» EXERCISE: Could you return, exactly as written, every line from the one containing "Time of the Buffalo" through the last line of the entries below, leaving out the pictures?

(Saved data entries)
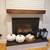 Wood Mantels distressed rustic 5 thumbnail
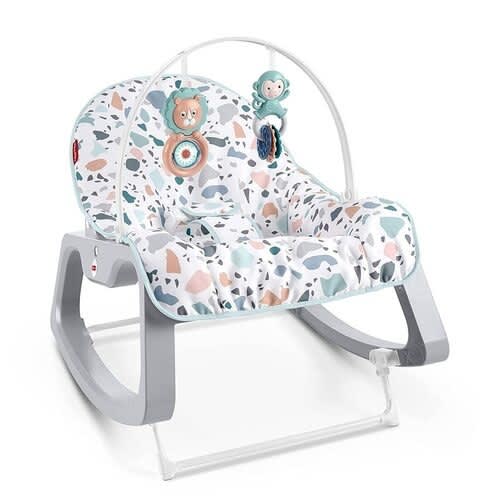 Infant-to-toddler Rocker - Pacific Pebble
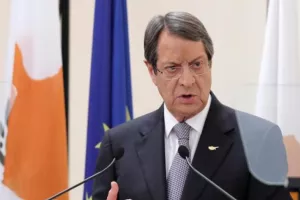 Κύριε Πρόεδρε...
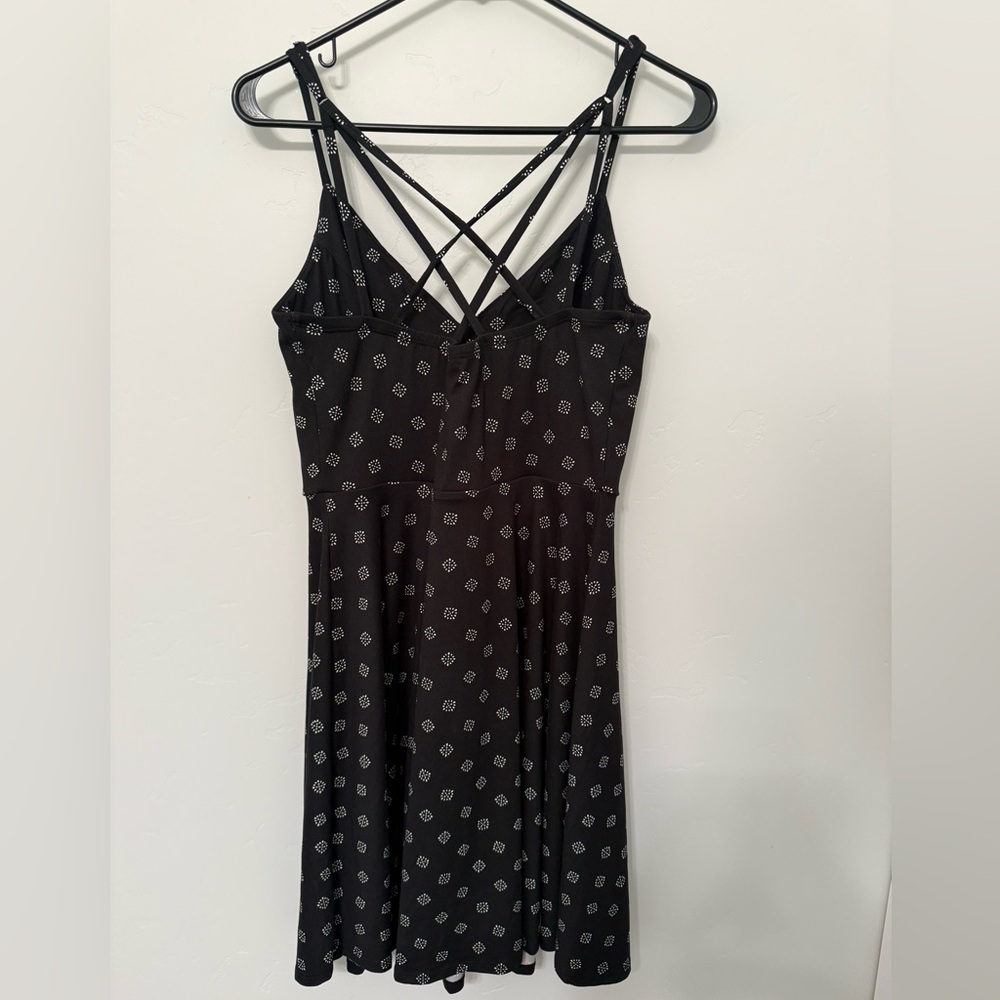 Nine Britton Lizzy Brushed Knit Dress - Picture 6 of 6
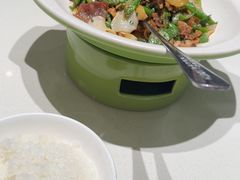 -绿草地·湘菜(7mall店)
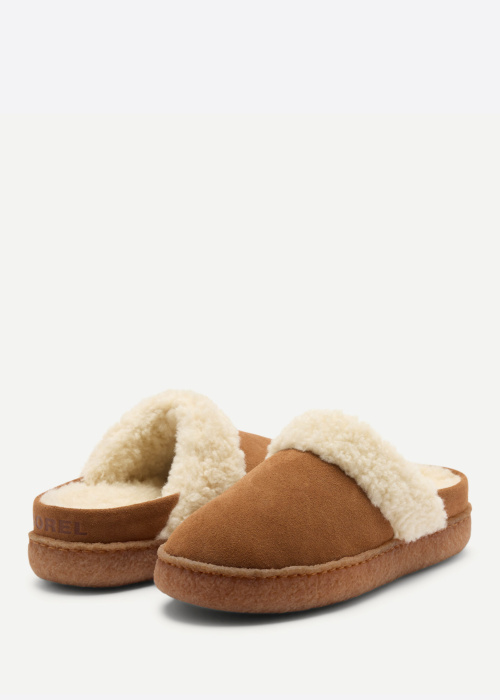 Тапочки Nakiska Iii Slide Sorel
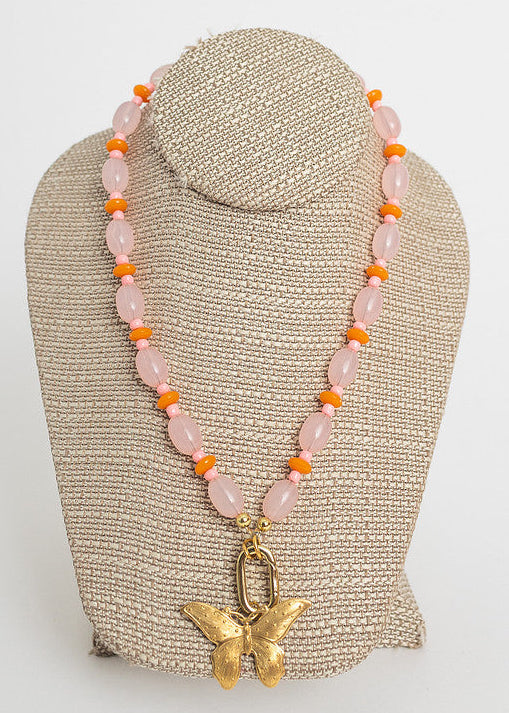 Brooklyn Necklace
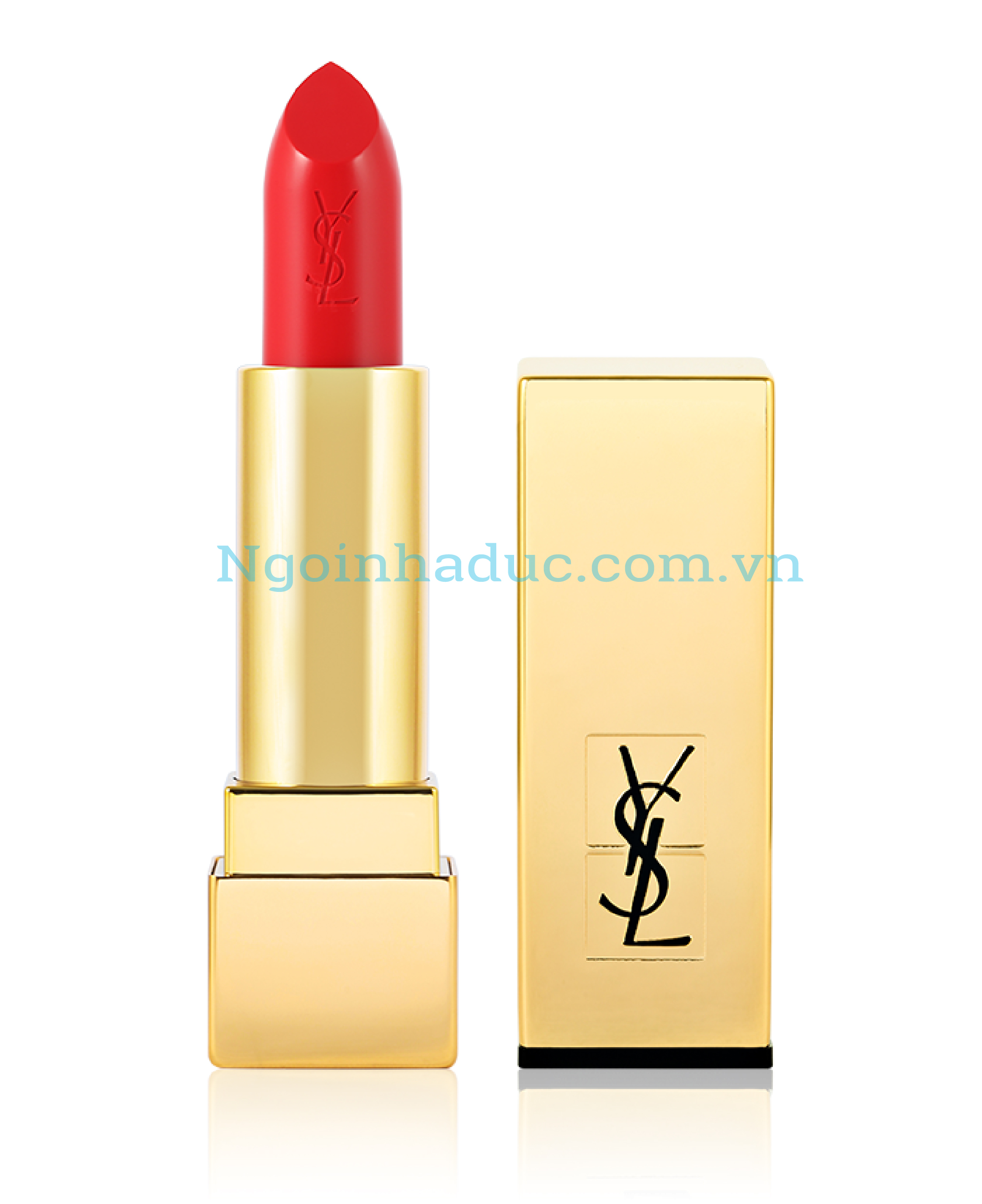 Son YSL - Rouge Pur Couture số 50
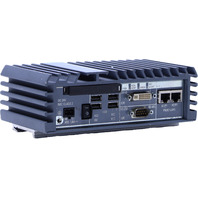 QTY. (2) SIEMENS SIMATIC IPC227D 6ES7647-8AE40-4AA3 NANOBOX PC COMPUTER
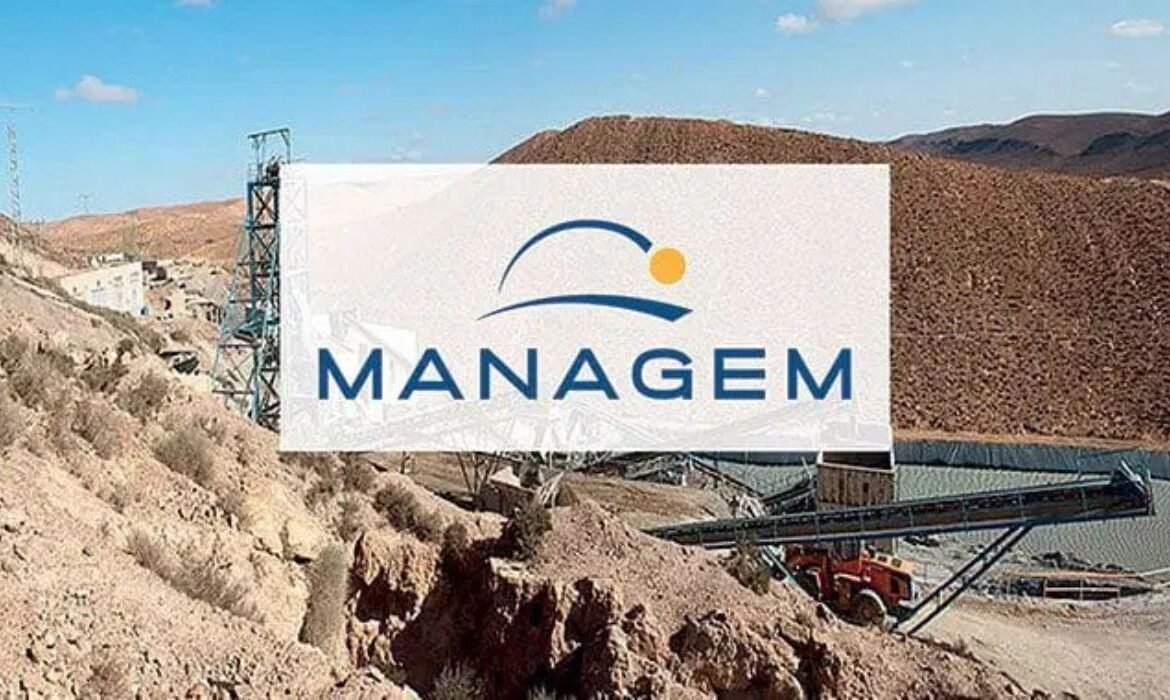 Morocco’s managem invests $750 million in gold expansion across Africa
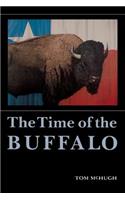 Time of the Buffalo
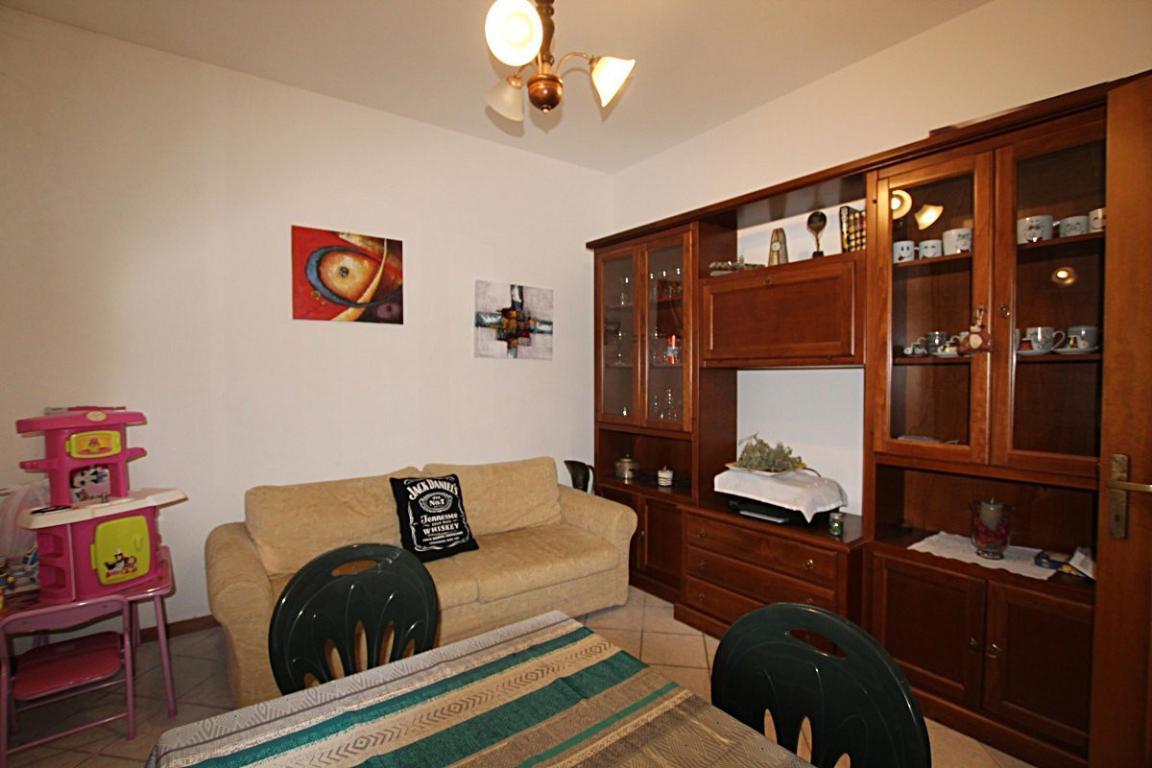 appartamento in vendita a Lamporecchio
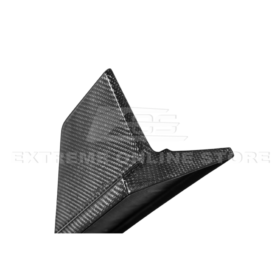 2024+ Ford Mustang Side Skirts Extension - image 79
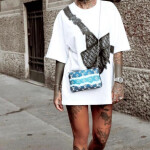 MARIA SPANISH TATTOED INDEPENDENT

» ANSWER SPACE:
 Time of the Buffalo
 appartamento in vendita a Lamporecchio
 2024+ Ford Mustang Side Skirts Extension - image 79
 MARIA SPANISH TATTOED INDEPENDENT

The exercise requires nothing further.